### What is expected
Starting with the line that contains "What is the distance", copy every line through the end of the data below, exactly and with nothing added.

### Supplied records
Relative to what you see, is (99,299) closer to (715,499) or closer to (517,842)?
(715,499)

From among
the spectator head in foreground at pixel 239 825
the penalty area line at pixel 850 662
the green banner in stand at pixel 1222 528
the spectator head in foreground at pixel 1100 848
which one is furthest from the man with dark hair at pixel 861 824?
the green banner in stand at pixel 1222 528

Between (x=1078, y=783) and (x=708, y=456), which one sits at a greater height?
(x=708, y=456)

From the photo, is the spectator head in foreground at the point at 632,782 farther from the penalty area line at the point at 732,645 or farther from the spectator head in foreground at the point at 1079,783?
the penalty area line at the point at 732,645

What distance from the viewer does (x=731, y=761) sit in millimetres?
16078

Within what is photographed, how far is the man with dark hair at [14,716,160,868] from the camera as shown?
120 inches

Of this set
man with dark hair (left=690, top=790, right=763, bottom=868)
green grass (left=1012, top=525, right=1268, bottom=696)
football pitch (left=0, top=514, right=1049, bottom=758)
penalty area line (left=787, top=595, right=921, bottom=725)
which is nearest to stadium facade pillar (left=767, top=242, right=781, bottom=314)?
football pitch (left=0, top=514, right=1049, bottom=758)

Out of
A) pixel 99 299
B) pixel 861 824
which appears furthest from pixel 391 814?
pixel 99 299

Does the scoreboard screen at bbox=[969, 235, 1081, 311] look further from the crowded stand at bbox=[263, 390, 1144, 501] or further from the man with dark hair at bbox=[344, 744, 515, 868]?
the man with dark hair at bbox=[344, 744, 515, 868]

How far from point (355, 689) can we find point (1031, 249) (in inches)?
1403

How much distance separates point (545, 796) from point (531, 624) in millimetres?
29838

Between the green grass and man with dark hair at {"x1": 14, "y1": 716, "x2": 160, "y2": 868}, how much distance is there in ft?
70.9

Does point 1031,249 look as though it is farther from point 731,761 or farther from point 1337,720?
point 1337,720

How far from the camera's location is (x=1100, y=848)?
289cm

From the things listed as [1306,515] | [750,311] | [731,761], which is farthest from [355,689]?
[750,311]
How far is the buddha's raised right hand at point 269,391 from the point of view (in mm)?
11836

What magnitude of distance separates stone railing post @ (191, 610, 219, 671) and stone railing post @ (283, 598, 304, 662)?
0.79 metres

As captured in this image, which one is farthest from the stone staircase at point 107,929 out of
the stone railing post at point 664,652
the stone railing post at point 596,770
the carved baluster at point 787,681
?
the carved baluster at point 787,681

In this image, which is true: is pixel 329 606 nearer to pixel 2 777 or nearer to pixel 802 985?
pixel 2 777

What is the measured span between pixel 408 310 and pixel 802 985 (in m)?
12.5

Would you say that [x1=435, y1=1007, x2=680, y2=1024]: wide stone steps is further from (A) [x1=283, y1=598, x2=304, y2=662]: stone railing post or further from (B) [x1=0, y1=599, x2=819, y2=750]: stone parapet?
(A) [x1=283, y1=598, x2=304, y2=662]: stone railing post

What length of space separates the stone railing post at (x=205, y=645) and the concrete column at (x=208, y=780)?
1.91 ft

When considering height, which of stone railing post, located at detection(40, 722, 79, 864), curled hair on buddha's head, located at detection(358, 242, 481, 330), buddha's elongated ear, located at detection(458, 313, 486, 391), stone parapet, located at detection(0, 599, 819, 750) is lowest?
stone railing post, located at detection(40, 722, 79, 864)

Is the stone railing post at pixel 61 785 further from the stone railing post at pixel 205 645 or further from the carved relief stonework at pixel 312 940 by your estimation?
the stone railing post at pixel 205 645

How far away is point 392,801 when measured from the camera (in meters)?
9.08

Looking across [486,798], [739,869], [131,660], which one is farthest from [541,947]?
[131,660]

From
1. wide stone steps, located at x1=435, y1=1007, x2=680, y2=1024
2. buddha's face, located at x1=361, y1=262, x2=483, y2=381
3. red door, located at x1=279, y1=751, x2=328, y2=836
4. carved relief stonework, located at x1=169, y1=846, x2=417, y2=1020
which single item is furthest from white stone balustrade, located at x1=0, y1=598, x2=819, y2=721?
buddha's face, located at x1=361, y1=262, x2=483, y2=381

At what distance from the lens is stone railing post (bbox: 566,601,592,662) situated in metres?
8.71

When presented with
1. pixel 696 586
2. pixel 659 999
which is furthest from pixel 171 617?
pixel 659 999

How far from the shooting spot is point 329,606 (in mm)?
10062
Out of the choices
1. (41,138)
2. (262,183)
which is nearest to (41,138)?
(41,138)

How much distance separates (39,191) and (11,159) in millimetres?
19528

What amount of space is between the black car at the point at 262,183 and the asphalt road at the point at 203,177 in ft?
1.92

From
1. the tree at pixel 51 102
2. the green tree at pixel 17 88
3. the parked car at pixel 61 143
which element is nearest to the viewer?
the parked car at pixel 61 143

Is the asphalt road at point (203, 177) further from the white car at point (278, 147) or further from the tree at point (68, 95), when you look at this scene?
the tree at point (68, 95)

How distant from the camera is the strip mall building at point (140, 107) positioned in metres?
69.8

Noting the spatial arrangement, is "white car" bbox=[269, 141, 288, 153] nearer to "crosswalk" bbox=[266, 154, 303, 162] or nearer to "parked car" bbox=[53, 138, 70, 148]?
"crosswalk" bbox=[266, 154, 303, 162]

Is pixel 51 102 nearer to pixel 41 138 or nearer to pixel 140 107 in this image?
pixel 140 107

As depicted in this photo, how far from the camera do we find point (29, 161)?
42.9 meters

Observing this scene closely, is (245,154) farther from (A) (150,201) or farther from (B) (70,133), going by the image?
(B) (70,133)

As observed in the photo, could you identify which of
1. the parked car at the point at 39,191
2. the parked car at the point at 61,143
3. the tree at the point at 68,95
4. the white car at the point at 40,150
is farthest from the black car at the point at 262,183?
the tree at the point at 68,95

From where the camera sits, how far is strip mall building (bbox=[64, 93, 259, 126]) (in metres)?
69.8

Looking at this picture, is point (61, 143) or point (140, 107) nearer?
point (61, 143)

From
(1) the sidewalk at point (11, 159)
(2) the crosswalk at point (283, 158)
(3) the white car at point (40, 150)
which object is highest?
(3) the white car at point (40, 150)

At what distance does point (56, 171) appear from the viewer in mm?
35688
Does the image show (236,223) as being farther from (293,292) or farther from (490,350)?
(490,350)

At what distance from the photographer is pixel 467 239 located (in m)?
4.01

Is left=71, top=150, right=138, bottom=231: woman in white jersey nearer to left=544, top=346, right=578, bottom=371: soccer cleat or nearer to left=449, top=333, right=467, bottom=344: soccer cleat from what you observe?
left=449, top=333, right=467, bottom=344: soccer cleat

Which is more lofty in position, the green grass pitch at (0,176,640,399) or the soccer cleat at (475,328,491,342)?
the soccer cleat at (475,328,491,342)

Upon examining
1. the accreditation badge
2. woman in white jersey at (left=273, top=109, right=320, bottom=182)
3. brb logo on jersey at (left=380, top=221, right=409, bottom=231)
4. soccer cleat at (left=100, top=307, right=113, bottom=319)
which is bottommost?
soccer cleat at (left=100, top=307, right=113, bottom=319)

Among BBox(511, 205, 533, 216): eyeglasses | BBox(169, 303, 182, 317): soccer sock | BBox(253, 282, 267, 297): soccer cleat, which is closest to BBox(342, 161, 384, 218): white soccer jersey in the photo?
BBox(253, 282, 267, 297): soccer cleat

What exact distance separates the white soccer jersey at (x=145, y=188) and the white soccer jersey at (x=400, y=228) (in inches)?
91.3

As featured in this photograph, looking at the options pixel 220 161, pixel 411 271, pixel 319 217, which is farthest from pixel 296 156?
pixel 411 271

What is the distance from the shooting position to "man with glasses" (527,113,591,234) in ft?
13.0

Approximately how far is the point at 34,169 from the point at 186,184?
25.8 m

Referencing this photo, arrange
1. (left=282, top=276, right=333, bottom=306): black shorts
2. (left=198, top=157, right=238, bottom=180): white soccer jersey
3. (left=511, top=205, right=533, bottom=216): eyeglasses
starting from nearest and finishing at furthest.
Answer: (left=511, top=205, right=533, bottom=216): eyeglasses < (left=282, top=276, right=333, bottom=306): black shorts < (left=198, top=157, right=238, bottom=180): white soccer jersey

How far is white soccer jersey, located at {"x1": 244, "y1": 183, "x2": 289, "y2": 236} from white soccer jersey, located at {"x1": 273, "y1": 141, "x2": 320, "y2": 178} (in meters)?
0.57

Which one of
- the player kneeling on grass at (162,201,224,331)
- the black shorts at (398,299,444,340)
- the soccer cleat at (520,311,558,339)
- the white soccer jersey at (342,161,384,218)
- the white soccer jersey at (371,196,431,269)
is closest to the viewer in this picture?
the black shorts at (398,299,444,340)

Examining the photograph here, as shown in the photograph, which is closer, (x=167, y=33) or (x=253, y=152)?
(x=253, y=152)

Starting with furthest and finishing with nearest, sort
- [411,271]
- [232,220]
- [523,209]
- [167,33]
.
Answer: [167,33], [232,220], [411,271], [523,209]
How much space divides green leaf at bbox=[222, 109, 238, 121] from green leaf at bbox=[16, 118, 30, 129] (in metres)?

### Output of the task
What is the distance from the shooting position to "man with glasses" (527,113,591,234) in ft?
13.0

Approximately how far is the point at 34,169 from the point at 186,184?
25.8 m

Referencing this photo, arrange
1. (left=282, top=276, right=333, bottom=306): black shorts
2. (left=198, top=157, right=238, bottom=180): white soccer jersey
3. (left=511, top=205, right=533, bottom=216): eyeglasses
starting from nearest and finishing at furthest.
Answer: (left=511, top=205, right=533, bottom=216): eyeglasses < (left=282, top=276, right=333, bottom=306): black shorts < (left=198, top=157, right=238, bottom=180): white soccer jersey

How far is white soccer jersey, located at {"x1": 244, "y1": 183, "x2": 289, "y2": 236} from white soccer jersey, located at {"x1": 273, "y1": 141, "x2": 320, "y2": 178} (in meters)?
0.57

Which one of
- the player kneeling on grass at (162,201,224,331)
- the black shorts at (398,299,444,340)
- the soccer cleat at (520,311,558,339)
- the white soccer jersey at (342,161,384,218)
- the white soccer jersey at (371,196,431,269)
is closest to the viewer in this picture?
the black shorts at (398,299,444,340)

Examining the photograph here, as shown in the photograph, which is closer, (x=167, y=33) or (x=253, y=152)?
(x=253, y=152)

Starting with furthest and finishing with nearest, sort
- [411,271]
- [232,220]
- [523,209]
- [167,33]
.
Answer: [167,33], [232,220], [411,271], [523,209]
How much space divides green leaf at bbox=[222, 109, 238, 121] from green leaf at bbox=[16, 118, 30, 129] (in metres)?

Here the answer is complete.